Implicit in every judgment is an element of pride, because judgment necessarily assumes a position of elevation over the one being judged. Those whose fundamental attitude towards the world is judgmental are riddled through and through with pride…though very few are fully innocent here, and they are mainly regarded as fools. The fact that pride is principally other-directed is why even those of little achievement can be prideful; malignant pride is in fact perhaps nowhere more common.

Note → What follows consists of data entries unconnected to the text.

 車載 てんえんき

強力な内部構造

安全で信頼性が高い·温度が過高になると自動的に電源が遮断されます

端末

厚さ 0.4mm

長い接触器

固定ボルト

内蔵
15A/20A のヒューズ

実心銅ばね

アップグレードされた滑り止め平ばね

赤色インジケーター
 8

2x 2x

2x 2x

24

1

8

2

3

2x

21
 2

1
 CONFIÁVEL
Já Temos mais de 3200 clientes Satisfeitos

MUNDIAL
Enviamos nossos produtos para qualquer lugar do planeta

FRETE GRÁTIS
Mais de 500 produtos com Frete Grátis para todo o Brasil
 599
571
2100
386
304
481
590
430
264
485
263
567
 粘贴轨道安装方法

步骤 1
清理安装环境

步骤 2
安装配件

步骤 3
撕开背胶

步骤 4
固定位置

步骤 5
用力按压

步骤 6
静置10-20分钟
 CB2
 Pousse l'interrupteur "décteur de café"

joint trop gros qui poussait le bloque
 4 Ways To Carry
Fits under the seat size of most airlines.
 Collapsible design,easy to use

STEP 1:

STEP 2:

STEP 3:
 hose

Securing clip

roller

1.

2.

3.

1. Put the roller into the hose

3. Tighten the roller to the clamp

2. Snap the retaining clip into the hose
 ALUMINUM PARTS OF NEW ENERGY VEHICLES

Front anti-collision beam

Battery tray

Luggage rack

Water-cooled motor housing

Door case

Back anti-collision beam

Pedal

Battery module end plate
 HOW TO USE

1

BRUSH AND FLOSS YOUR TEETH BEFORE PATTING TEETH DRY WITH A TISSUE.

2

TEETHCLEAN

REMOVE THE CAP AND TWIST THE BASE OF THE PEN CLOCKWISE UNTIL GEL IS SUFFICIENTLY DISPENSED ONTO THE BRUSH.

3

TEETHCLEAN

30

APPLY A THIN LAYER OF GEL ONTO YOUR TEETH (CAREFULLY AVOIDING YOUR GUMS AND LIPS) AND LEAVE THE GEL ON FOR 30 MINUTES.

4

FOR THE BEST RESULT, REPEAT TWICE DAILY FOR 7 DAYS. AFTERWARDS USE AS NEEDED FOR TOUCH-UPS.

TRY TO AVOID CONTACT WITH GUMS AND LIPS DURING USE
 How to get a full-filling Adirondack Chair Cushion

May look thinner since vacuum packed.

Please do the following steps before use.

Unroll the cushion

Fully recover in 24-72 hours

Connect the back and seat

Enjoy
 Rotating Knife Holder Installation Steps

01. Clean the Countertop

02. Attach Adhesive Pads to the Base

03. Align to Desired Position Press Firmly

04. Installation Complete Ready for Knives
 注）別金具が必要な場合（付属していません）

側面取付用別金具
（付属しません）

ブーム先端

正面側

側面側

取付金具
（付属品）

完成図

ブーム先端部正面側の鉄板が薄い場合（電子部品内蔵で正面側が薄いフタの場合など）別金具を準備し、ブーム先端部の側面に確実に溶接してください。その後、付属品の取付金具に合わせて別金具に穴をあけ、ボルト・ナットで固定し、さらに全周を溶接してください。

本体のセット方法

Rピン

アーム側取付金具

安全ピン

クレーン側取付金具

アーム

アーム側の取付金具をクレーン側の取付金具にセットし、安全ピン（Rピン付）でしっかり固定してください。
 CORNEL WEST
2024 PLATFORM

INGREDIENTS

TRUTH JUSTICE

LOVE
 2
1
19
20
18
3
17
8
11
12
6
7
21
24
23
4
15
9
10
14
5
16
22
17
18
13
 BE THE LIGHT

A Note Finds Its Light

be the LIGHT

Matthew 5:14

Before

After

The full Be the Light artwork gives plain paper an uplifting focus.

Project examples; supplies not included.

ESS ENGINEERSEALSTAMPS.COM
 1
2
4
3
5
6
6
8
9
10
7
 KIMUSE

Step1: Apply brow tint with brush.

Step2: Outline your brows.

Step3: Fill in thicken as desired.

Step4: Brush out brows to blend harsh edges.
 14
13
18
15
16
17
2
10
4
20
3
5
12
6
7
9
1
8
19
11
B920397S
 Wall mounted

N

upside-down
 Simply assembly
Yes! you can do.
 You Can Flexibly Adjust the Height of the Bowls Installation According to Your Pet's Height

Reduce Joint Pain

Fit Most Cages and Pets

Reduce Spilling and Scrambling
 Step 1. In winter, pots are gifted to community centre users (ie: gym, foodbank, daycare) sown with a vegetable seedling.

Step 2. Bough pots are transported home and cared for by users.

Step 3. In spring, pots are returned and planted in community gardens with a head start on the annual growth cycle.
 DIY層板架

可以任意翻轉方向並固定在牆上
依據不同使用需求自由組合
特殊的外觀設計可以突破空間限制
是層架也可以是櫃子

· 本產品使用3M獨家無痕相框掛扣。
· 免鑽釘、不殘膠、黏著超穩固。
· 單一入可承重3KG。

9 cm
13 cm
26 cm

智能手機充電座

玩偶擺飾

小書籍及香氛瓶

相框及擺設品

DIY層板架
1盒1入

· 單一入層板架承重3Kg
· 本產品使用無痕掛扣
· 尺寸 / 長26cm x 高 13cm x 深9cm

Pride is the Original Sin, and it is an inheritance, not of genetics, but of self-consciousness, an awareness of separation from others, from the world, and from God, along with the pain of that separation. Pride is the flower of that pain.
There is no worldly escape from it; the myriad of attempts to do so are the text both of the human comedy and the human tragedy. It is an existential dilemma, a Catch-22: Would you be human, then must you be self-conscious, with the fear and the camouflages of fear that self-consciousness entails. Hell is our starting point, not our destination.
The only solution to the dilemma is to shed self-consciousness. When Jesus tells us that we can’t even see the Kingdom until we become (again) like children, that’s what He’s talking about. When He speaks of regaining our family through following Him, that’s what He’s talking about. When He speaks of the greatest love being loss of one’s own life, that’s what He’s talking about. When He tells us we must be born from above, that’s what He’s talking about. It would contain part of His Truth to say, that’s what He’s always talking about, to us.
The long and winding road back to childhood is the Way of Christ.